“All you need is love.” I’m guessing there is no topic more represented in song, by a long shot, than ‘love’.

Everyone talks a lot about love and rightly so. For the Christian, the big two commandments are love God and love your neighbor. We speak often of showing the love of Christ.

But what does it really mean?

“I love my spouse” and “I love ice cream” use the same word, but are not even close to the same meaning. How do we define what love is? Many, and it seems to me the world at large, use the word ‘love’ to basically mean giving people a nice feeling of non-confrontational acceptance while meeting felt needs. A ‘meeting me where I am’ – and helping me be comfortable there with your understanding and empathy. Like Jesus did when he went, sat, ate, and had fellowship with hated, greedy tax collectors and sexual sin-filled prostitutes (which he did) and accepted them as such. He loved them as they are. He came to die for all of the sin and thus they are loved by him and free to go on as they were.

Except…that’s not the real Jesus as revealed in the Scriptures. That is not the ‘love of Christ’ revealed there. It’s what we all want because that definition of love will cost us nothing. Everybody will like us and feel loved.

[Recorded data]
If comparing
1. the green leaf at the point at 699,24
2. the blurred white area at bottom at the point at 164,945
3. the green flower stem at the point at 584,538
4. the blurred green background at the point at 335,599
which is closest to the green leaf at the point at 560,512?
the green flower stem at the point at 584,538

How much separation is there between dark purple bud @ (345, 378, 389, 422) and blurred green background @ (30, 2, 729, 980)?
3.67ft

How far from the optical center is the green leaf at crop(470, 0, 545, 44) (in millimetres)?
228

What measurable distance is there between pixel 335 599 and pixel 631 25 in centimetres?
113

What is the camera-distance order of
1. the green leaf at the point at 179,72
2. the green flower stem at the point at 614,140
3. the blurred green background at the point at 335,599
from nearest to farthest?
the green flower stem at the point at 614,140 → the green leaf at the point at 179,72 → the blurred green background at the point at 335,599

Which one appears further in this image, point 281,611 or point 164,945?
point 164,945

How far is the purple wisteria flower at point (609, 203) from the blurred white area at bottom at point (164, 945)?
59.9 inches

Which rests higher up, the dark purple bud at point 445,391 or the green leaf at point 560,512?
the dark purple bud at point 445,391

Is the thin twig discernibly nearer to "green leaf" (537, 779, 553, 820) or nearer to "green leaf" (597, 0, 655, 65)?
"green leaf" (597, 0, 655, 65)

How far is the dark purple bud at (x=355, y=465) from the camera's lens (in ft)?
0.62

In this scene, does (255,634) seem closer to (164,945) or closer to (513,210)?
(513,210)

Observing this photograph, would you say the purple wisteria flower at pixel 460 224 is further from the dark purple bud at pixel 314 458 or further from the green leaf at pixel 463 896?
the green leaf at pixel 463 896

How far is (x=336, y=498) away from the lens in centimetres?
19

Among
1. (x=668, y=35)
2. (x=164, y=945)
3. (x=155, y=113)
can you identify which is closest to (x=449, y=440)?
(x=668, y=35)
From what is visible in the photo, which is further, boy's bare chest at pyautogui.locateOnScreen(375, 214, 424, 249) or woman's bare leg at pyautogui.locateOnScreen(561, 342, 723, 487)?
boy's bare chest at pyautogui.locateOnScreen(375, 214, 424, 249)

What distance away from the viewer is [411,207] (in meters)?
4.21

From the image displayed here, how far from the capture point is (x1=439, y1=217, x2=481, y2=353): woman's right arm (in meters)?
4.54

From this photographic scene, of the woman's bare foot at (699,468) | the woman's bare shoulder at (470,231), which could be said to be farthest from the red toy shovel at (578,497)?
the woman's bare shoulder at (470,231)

● **STATED GOAL 1**
Reproduce the passage on love word for word, from "But what does" up to and including "as they were.".
● **STATED GOAL 2**
Decide whether each statement agrees with the passage on love. Answer yes or no, and quote the deciding words. (a) For the Christian, the two chief commandments are to love God and to love one's neighbor. (b) The phrases "I love my spouse" and "I love ice cream" carry nearly the same meaning. (c) The definition of love favored by the world at large comes at a high cost.
● **STATED GOAL 3**
Write the next part of the passage on love, beginning after its final sentence.
These lines of recorded data are separate material and have no connection to the passage on love.

● **FINAL RESULT 1**
But what does it really mean?

“I love my spouse” and “I love ice cream” use the same word, but are not even close to the same meaning. How do we define what love is? Many, and it seems to me the world at large, use the word ‘love’ to basically mean giving people a nice feeling of non-confrontational acceptance while meeting felt needs. A ‘meeting me where I am’ – and helping me be comfortable there with your understanding and empathy. Like Jesus did when he went, sat, ate, and had fellowship with hated, greedy tax collectors and sexual sin-filled prostitutes (which he did) and accepted them as such. He loved them as they are. He came to die for all of the sin and thus they are loved by him and free to go on as they were.

● **FINAL RESULT 2**
(a) Yes: "For the Christian, the big two commandments are love God and love your neighbor."
(b) No: "use the same word, but are not even close to the same meaning."
(c) No: "It’s what we all want because that definition of love will cost us nothing."

● **FINAL RESULT 3**
But I need to get my definition of love from divine revelation. The number 1 person who will lie to me … is me. I need objective truth from my Creator, something outside of me. We all know the verses about sacrificial love that climax in the cross where Christ lays down his life. I’m going to take a different tact here, I want to go to the text and look for examples of Jesus loving his contemporaries during his years of ministry, especially those where the Bible explicitly tells me it’s an instance of Jesus loving someone – actual examples of the love of Christ apart from his death on a cross.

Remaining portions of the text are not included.